• _INFORMATION_

--- START ---

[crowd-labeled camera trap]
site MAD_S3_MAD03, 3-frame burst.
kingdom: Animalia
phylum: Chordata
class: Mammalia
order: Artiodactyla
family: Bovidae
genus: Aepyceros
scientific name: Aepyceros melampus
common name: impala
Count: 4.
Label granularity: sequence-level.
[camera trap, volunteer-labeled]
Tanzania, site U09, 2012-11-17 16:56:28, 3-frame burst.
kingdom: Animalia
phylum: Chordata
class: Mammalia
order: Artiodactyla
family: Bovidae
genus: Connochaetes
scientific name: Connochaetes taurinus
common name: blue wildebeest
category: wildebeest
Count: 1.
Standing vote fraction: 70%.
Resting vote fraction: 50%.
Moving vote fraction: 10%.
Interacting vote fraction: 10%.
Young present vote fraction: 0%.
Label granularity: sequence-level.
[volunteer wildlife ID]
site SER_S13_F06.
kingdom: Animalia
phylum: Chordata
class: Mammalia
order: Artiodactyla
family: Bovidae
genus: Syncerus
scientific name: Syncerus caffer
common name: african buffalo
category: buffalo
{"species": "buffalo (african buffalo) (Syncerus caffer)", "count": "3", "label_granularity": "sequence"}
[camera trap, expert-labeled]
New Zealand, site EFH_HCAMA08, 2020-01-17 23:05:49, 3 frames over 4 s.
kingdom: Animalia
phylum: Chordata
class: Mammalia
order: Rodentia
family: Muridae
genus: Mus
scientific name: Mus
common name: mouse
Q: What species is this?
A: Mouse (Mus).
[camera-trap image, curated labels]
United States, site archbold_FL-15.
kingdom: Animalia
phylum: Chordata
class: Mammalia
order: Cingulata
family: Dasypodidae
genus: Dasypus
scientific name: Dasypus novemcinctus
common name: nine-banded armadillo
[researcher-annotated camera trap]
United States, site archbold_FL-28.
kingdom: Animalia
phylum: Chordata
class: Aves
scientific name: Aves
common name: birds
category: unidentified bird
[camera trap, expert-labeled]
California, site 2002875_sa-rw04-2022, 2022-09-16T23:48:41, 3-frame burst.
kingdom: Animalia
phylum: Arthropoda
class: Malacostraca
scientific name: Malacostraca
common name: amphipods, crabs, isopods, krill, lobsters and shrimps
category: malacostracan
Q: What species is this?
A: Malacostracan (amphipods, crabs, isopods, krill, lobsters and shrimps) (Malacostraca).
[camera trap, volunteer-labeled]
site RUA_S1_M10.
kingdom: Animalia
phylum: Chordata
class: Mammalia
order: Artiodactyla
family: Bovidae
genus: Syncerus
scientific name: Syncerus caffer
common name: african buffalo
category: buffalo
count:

--- END ---

• _PROBLEM TO WORK ON_
What is needed is the full listing, reproduced exactly.

• _RESPONSE FOR THIS EXERCISE_
[crowd-labeled camera trap]
site MAD_S3_MAD03, 3-frame burst.
kingdom: Animalia
phylum: Chordata
class: Mammalia
order: Artiodactyla
family: Bovidae
genus: Aepyceros
scientific name: Aepyceros melampus
common name: impala
Count: 4.
Label granularity: sequence-level.
[camera trap, volunteer-labeled]
Tanzania, site U09, 2012-11-17 16:56:28, 3-frame burst.
kingdom: Animalia
phylum: Chordata
class: Mammalia
order: Artiodactyla
family: Bovidae
genus: Connochaetes
scientific name: Connochaetes taurinus
common name: blue wildebeest
category: wildebeest
Count: 1.
Standing vote fraction: 70%.
Resting vote fraction: 50%.
Moving vote fraction: 10%.
Interacting vote fraction: 10%.
Young present vote fraction: 0%.
Label granularity: sequence-level.
[volunteer wildlife ID]
site SER_S13_F06.
kingdom: Animalia
phylum: Chordata
class: Mammalia
order: Artiodactyla
family: Bovidae
genus: Syncerus
scientific name: Syncerus caffer
common name: african buffalo
category: buffalo
{"species": "buffalo (african buffalo) (Syncerus caffer)", "count": "3", "label_granularity": "sequence"}
[camera trap, expert-labeled]
New Zealand, site EFH_HCAMA08, 2020-01-17 23:05:49, 3 frames over 4 s.
kingdom: Animalia
phylum: Chordata
class: Mammalia
order: Rodentia
family: Muridae
genus: Mus
scientific name: Mus
common name: mouse
Q: What species is this?
A: Mouse (Mus).
[camera-trap image, curated labels]
United States, site archbold_FL-15.
kingdom: Animalia
phylum: Chordata
class: Mammalia
order: Cingulata
family: Dasypodidae
genus: Dasypus
scientific name: Dasypus novemcinctus
common name: nine-banded armadillo
[researcher-annotated camera trap]
United States, site archbold_FL-28.
kingdom: Animalia
phylum: Chordata
class: Aves
scientific name: Aves
common name: birds
category: unidentified bird
[camera trap, expert-labeled]
California, site 2002875_sa-rw04-2022, 2022-09-16T23:48:41, 3-frame burst.
kingdom: Animalia
phylum: Arthropoda
class: Malacostraca
scientific name: Malacostraca
common name: amphipods, crabs, isopods, krill, lobsters and shrimps
category: malacostracan
Q: What species is this?
A: Malacostracan (amphipods, crabs, isopods, krill, lobsters and shrimps) (Malacostraca).
[camera trap, volunteer-labeled]
site RUA_S1_M10.
kingdom: Animalia
phylum: Chordata
class: Mammalia
order: Artiodactyla
family: Bovidae
genus: Syncerus
scientific name: Syncerus caffer
common name: african buffalo
category: buffalo
count:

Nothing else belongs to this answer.